Benedict Nightingale
Attend a special evening hosted by Mike Atherton


The good news is that with Adriano Shaplin’s Tragedy of Thomas Hobbes the RSC launches a new-play season in the dilapidated but beautiful theatre that calls itself Wilton’s. Equally good is that, to judge by a play that opens with a sneering Cromwell ordering a Leveller to be “broken into pieces”, ends with Charles II watching a comedy mocking his newly formed Royal Society, and in between involves battles within the era’s intellectual establishments, there’s to be no playing safe at this address. But the less good news is that the evening is an awful slog: not nasty, not brutish, but emphatically not short either.

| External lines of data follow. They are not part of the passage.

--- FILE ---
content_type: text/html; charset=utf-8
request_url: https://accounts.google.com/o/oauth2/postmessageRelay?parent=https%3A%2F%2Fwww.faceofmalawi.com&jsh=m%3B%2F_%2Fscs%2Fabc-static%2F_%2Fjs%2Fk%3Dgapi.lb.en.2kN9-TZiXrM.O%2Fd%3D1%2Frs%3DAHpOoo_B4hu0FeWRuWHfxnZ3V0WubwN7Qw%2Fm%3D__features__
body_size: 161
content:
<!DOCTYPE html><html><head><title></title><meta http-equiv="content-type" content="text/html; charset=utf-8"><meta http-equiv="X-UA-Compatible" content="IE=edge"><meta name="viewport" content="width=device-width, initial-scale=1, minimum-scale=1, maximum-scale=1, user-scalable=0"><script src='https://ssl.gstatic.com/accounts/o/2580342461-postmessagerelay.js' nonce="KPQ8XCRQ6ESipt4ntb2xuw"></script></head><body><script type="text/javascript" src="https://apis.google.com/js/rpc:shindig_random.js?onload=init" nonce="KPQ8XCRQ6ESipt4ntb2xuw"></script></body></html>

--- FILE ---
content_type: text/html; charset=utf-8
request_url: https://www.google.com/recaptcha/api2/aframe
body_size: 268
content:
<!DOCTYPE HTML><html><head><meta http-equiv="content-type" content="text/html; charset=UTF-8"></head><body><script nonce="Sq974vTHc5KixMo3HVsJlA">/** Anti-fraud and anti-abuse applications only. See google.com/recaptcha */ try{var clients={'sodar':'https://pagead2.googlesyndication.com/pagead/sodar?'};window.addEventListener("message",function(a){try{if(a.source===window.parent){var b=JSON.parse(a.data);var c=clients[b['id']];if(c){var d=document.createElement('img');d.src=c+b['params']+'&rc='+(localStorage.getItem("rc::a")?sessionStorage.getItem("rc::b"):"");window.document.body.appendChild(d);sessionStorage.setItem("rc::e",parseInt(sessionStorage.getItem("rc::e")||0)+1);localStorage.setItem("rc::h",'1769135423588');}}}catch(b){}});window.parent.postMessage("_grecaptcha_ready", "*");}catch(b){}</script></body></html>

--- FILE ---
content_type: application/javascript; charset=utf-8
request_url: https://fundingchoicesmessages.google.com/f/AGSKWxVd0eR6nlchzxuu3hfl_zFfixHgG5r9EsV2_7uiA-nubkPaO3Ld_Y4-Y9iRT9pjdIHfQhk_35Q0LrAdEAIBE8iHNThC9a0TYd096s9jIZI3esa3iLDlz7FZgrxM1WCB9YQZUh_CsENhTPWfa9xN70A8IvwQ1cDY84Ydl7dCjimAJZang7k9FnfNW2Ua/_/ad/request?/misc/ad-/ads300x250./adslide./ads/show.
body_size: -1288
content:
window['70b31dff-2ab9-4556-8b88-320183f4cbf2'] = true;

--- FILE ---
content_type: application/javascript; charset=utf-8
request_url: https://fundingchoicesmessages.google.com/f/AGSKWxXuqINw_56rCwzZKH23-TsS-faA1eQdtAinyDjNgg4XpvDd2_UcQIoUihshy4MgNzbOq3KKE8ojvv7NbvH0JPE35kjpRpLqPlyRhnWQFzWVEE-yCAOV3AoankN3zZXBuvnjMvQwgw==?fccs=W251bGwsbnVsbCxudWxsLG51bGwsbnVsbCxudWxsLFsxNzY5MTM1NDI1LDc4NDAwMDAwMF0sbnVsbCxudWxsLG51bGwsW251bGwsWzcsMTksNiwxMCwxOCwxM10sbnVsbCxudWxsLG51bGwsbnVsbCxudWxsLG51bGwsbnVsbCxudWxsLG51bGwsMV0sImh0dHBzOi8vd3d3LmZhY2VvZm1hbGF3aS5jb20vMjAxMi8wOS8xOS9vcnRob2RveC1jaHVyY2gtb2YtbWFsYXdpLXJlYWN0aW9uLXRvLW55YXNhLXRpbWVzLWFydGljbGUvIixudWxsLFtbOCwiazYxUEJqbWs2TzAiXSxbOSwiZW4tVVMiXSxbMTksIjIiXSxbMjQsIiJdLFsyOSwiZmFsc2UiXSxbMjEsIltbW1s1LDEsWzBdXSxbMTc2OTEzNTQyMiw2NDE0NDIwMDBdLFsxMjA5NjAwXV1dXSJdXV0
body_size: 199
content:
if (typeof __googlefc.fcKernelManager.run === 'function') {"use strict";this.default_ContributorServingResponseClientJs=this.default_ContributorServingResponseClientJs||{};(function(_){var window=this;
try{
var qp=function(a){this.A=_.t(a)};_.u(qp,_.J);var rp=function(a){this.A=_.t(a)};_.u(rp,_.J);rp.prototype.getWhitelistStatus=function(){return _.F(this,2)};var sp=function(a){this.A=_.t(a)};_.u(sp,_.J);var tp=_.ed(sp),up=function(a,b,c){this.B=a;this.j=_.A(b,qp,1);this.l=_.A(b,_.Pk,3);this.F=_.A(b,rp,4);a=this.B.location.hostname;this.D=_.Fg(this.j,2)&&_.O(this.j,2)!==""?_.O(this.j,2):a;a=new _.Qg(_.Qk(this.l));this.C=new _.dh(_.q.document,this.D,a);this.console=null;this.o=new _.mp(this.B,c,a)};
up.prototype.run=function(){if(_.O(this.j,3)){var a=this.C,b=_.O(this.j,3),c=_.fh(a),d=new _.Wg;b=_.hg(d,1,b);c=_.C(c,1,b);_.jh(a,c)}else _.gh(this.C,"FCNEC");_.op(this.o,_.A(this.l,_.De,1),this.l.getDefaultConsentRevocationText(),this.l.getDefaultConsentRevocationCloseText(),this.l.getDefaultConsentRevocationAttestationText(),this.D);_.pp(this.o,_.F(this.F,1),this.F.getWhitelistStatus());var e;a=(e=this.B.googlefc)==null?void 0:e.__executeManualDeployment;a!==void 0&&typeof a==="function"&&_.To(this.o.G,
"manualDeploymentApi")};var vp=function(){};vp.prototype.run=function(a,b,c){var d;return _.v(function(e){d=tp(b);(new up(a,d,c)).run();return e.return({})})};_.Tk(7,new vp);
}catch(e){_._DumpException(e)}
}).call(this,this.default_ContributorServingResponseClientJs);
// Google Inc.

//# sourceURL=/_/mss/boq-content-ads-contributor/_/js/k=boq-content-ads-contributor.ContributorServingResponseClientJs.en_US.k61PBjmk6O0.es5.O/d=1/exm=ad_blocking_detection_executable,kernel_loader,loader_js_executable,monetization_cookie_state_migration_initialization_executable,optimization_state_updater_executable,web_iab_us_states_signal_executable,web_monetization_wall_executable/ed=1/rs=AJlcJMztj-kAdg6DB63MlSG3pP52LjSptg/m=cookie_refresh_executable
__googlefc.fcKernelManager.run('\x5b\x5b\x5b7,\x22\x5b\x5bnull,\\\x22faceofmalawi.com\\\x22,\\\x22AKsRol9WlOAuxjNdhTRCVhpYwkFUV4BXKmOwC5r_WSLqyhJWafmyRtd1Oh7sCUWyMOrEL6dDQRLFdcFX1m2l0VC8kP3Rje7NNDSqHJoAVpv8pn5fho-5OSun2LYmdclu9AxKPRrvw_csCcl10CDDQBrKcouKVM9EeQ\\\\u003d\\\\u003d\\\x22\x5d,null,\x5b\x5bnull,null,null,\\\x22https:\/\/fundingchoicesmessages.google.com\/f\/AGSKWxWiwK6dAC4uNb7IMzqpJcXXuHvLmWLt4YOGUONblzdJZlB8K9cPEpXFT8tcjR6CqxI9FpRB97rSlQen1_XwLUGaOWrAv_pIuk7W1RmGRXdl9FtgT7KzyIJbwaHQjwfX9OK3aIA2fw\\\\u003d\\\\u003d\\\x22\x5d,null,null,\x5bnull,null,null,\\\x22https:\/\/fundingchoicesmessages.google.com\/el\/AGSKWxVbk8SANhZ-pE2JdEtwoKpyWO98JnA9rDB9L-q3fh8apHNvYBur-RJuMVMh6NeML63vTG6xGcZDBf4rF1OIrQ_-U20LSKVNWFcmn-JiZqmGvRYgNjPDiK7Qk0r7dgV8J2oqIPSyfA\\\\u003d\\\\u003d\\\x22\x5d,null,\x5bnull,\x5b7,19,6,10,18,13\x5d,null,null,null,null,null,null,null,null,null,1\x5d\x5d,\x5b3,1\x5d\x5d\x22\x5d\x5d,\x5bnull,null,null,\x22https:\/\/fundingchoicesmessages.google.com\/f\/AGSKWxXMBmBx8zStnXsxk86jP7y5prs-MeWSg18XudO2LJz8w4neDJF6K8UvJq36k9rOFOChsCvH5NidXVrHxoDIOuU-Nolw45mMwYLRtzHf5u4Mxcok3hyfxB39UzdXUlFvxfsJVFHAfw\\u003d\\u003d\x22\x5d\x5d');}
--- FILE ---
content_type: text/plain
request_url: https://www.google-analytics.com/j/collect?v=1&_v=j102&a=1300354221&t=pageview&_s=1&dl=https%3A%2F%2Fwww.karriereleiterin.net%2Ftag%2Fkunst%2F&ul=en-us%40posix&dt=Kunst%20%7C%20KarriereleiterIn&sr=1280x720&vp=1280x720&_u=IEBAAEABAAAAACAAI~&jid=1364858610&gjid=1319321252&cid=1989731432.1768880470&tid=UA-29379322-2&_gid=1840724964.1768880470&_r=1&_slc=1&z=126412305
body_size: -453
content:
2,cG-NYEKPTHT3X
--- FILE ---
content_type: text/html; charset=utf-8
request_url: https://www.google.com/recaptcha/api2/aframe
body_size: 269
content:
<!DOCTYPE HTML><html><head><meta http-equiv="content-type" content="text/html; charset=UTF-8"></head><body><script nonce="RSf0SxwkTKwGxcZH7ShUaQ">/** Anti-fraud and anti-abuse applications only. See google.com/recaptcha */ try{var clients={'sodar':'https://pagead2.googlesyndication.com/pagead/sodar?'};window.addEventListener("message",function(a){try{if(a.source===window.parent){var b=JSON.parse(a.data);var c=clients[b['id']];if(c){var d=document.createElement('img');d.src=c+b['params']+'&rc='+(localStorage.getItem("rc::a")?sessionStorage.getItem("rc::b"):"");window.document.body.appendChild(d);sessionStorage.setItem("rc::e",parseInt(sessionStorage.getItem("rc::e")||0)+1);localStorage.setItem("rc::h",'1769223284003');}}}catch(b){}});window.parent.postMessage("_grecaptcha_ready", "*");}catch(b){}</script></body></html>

I don’t think Hobbes’s famous dictum about life surfaces in the weird mix of the hifalutin and colloquial that passes for dialogue here. But especially at the start, when a dramatist should be providing you with a compass, you’re struggling so hard to identify the characters and decode a clotted, over-elaborate plot you inevitably miss this and that. What’s certain, though, is that Hobbes’s philosophy is never adequately outlined and, even with the estimable Stephen Boxer in the role, he isn’t interesting as a man either.
The historical Hobbes was a mild person whose belief in the strong state and powerful ruler came largely from a horror of war and a hunger for peace. Here, he’s always ferociously embattled with the rationalist boffins who believe in human progress. And eventually he’s rejected, Falstaff-style, by the king he once tutored, while his triumphant foes fall out among themselves, with Jack Laskey’s Robert Hooke, whom we’ve met eagerly carving up a live dog and playing with an air pump, ending up a near-lunatic.
Shaplin’s text combines with Elizabeth Freestone’s production to transform the stage into a jungle gym, Charles into the precursor of a modern pop star and the play’s tone into an awkward mix of the serious and comic. Ordinary speech has lines such as, from a gender-bending Amanda Hadingue as the natural philosopher Robert Boyle: “We wish to transcend your teeming insect war and trade it for a bird’s casual congress with the air.” You long for clarity and simplicity.
Then in comes Isaac Newton in a preposterous black wig to declare that he knows more than his Cambridge lecturers. “And I’m just 18,” he primly adds, leaving me at least wishing an apple would fall on his head and knock out him — and the play.